**AIM 1**.
Could you retype the part of the negotiation skills article between "When you think" and "to avoid it.", inclusive?

**EXCERPTED TEXT**.
When you think of negotiation skills, you probably think of money. It’s true that learning how to negotiate salary will help you earn more at every stage of your career. But the benefits of knowing how to negotiate with your colleagues and clients go far beyond an occasional raise.
Improving your negotiation skills could make a big difference for you professionally. Whether you consider yourself an expert or a novice, there are a few quick and simple ways to improve your skills.
1. Go for it.
Understanding the value of negotiations should help you engage in the process more often. People who ask for raises earn more, although other factors, like gender and level of education, impact how comfortable workers feel negotiating. No matter how you cut it though, negotiating can help your career in all kinds of ways. So, don’t try to avoid it.
2. Be prepared.
The power of thorough preparation should not be underestimated. Do any necessary research in advance so that you can be sure you’re considering all potential sources of value when it comes time to negotiate. Also, practice with a colleague or a trusted family member or friend. Being well-prepared will help ensure that you cover all the bases, and it should boost your confidence, too.
3. Always demonstrate integrity.

**AIM 2**.
Would you echo every line of the listing that follows, word for word and unchanged?

**LISTED RECORDS**.
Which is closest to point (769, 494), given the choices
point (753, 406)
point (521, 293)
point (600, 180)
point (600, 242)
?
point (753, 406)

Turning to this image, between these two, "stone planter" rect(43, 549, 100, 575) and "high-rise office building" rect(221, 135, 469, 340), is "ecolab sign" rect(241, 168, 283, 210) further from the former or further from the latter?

**FULL SOLUTION 1**.
When you think of negotiation skills, you probably think of money. It’s true that learning how to negotiate salary will help you earn more at every stage of your career. But the benefits of knowing how to negotiate with your colleagues and clients go far beyond an occasional raise.
Improving your negotiation skills could make a big difference for you professionally. Whether you consider yourself an expert or a novice, there are a few quick and simple ways to improve your skills.
1. Go for it.
Understanding the value of negotiations should help you engage in the process more often. People who ask for raises earn more, although other factors, like gender and level of education, impact how comfortable workers feel negotiating. No matter how you cut it though, negotiating can help your career in all kinds of ways. So, don’t try to avoid it.

**FULL SOLUTION 2**.
Which is closest to point (769, 494), given the choices
point (753, 406)
point (521, 293)
point (600, 180)
point (600, 242)
?
point (753, 406)

Turning to this image, between these two, "stone planter" rect(43, 549, 100, 575) and "high-rise office building" rect(221, 135, 469, 340), is "ecolab sign" rect(241, 168, 283, 210) further from the former or further from the latter?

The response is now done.